FICO is an interesting business.

You know that credit score you get?

Yeah, FICO makes more than 100% of its profit from those. Think about how asset-light they are.

Quick [THREAD]
1/ The key is the industry dynamics.

Here is a simplified version of the value chain:

- someone applies for a loan
- the bank needs a credit report and FICO score to assess risk
- credit bureaus supply data to FICO and distribute FICO scores
2/ FICO services 98 of the top 100 financial institutions globally. These lenders have FICO scores embedded in their processes for determining risk.

FICO's brand has power.

This is why the credit bureaus can't cut FICO out. They tried with VantageScore but not successful.
3/ It's a very rare dynamic for a company to be a supplier and a distributor and not have ultimate leverage.

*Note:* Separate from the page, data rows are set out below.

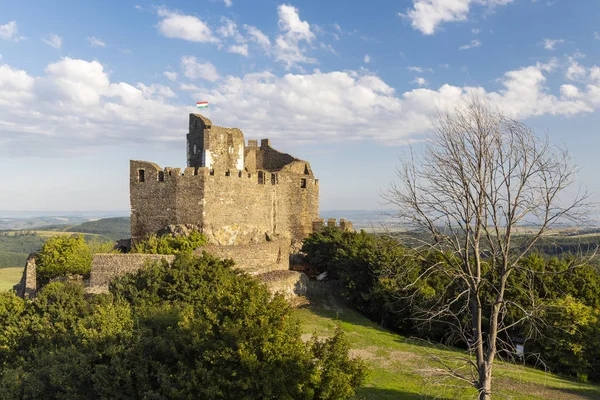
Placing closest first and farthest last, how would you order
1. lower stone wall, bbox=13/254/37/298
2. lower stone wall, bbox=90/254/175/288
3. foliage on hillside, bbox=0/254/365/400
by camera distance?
foliage on hillside, bbox=0/254/365/400 → lower stone wall, bbox=90/254/175/288 → lower stone wall, bbox=13/254/37/298

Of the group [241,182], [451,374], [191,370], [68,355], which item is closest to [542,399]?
[451,374]

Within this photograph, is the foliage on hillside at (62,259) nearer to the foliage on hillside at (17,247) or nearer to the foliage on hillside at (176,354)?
the foliage on hillside at (176,354)

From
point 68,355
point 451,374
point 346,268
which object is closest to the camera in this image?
point 451,374

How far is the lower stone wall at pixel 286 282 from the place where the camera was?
25.0 metres

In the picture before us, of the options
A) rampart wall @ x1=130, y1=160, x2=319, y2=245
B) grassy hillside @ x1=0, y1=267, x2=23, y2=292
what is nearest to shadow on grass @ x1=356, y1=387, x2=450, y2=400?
rampart wall @ x1=130, y1=160, x2=319, y2=245

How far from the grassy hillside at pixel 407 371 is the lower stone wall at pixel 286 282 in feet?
3.35

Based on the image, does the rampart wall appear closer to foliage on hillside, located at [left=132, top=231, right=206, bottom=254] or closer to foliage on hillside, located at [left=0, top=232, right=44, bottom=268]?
foliage on hillside, located at [left=132, top=231, right=206, bottom=254]

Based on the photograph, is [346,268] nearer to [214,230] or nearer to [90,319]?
[214,230]

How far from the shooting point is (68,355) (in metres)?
16.1

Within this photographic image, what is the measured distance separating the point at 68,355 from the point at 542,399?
17.5m

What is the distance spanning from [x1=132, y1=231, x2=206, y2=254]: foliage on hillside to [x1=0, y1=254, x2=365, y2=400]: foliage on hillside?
14.8 ft

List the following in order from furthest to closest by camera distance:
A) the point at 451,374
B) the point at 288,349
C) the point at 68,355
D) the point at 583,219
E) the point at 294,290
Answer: the point at 294,290 < the point at 68,355 < the point at 288,349 < the point at 451,374 < the point at 583,219

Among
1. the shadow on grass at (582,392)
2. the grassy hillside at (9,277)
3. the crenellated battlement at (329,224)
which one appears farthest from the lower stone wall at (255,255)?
the grassy hillside at (9,277)

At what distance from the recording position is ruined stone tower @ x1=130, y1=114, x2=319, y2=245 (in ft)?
87.9
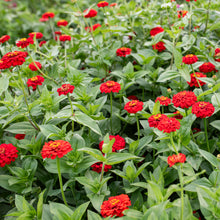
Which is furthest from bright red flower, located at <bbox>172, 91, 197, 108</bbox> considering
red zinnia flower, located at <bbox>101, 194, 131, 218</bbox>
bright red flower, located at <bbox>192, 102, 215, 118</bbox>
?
red zinnia flower, located at <bbox>101, 194, 131, 218</bbox>

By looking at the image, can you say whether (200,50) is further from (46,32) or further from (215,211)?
(46,32)

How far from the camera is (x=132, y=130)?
86.3 inches

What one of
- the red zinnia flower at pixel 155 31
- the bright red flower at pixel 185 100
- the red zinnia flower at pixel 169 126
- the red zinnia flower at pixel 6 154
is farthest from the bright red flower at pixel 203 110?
the red zinnia flower at pixel 155 31

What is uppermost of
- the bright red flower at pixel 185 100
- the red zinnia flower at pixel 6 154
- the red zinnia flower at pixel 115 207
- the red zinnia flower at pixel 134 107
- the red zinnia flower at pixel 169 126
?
the red zinnia flower at pixel 169 126

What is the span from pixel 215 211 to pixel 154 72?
128 centimetres

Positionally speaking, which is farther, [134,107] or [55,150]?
[134,107]

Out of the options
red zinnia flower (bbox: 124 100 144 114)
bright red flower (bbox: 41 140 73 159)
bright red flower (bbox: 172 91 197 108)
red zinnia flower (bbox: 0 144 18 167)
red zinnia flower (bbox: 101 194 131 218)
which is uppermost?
bright red flower (bbox: 41 140 73 159)

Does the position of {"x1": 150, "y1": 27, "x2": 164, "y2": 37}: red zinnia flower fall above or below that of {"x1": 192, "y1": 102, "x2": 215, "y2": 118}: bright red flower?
above

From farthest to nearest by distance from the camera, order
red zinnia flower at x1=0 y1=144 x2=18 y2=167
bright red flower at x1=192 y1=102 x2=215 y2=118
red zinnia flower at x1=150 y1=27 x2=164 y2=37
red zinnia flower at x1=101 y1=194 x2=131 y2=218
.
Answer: red zinnia flower at x1=150 y1=27 x2=164 y2=37, red zinnia flower at x1=0 y1=144 x2=18 y2=167, bright red flower at x1=192 y1=102 x2=215 y2=118, red zinnia flower at x1=101 y1=194 x2=131 y2=218

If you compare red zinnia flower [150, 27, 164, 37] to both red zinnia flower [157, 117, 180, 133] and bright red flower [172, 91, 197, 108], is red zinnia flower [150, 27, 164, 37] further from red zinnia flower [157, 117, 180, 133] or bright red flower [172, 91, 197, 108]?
red zinnia flower [157, 117, 180, 133]

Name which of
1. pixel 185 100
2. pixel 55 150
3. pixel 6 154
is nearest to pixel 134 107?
pixel 185 100

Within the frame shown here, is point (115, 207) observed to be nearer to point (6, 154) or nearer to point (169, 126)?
point (169, 126)

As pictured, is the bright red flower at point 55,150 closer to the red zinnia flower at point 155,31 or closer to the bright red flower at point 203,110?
the bright red flower at point 203,110

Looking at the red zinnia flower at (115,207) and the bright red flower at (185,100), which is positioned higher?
the bright red flower at (185,100)
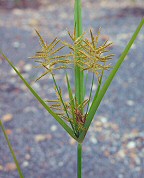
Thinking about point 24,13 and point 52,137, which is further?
point 24,13

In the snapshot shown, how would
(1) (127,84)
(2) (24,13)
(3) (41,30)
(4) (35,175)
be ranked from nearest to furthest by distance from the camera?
(4) (35,175) → (1) (127,84) → (3) (41,30) → (2) (24,13)

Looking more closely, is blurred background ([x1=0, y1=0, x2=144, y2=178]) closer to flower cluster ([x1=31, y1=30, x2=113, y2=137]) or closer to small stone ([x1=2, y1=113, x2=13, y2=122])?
small stone ([x1=2, y1=113, x2=13, y2=122])

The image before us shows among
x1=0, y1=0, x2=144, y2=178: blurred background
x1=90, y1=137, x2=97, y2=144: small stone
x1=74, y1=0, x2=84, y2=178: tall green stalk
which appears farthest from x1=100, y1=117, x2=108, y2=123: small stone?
x1=74, y1=0, x2=84, y2=178: tall green stalk

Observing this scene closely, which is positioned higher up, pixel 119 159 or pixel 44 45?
pixel 44 45

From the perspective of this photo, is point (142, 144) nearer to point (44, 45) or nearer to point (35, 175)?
point (35, 175)

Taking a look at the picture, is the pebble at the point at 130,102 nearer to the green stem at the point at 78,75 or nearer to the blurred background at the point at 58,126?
the blurred background at the point at 58,126

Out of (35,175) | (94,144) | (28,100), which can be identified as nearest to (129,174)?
(94,144)

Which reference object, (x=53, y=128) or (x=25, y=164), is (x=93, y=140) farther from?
(x=25, y=164)

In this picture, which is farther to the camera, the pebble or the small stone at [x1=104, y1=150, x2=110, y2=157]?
the pebble

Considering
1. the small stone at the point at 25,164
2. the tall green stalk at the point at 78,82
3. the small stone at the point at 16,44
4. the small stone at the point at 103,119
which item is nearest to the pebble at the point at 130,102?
the small stone at the point at 103,119
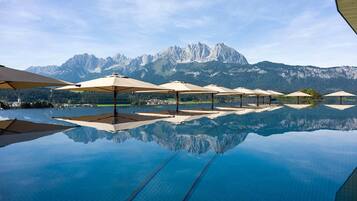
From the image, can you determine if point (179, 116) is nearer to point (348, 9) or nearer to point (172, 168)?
point (172, 168)

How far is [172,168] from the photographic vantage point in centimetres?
502

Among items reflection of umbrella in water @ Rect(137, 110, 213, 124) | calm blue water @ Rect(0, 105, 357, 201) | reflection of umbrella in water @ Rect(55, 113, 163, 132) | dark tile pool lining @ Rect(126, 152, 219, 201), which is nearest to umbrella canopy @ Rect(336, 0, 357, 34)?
calm blue water @ Rect(0, 105, 357, 201)

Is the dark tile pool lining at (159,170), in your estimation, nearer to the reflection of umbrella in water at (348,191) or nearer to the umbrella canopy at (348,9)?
the reflection of umbrella in water at (348,191)

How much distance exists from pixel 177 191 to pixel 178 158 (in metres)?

This is the case with credit bureaus and FICO.

Bureaus can't raise prices too much on their data either because FICO would raise its royalty rates.
4/ Hence the crazy margins for FICO scores.

86% EBIT margins!!

That's EBIT, not gross.
5/ FICO has 3 revenue segments and "Scores" made up 36% of sales last year.
6/ However, at the segment level, "Scores" accounted for more than 100% of total EBIT.
End/ Clearly FICO's business is driven by its Scores.

Anyone seen a business with higher than 86% operating margins?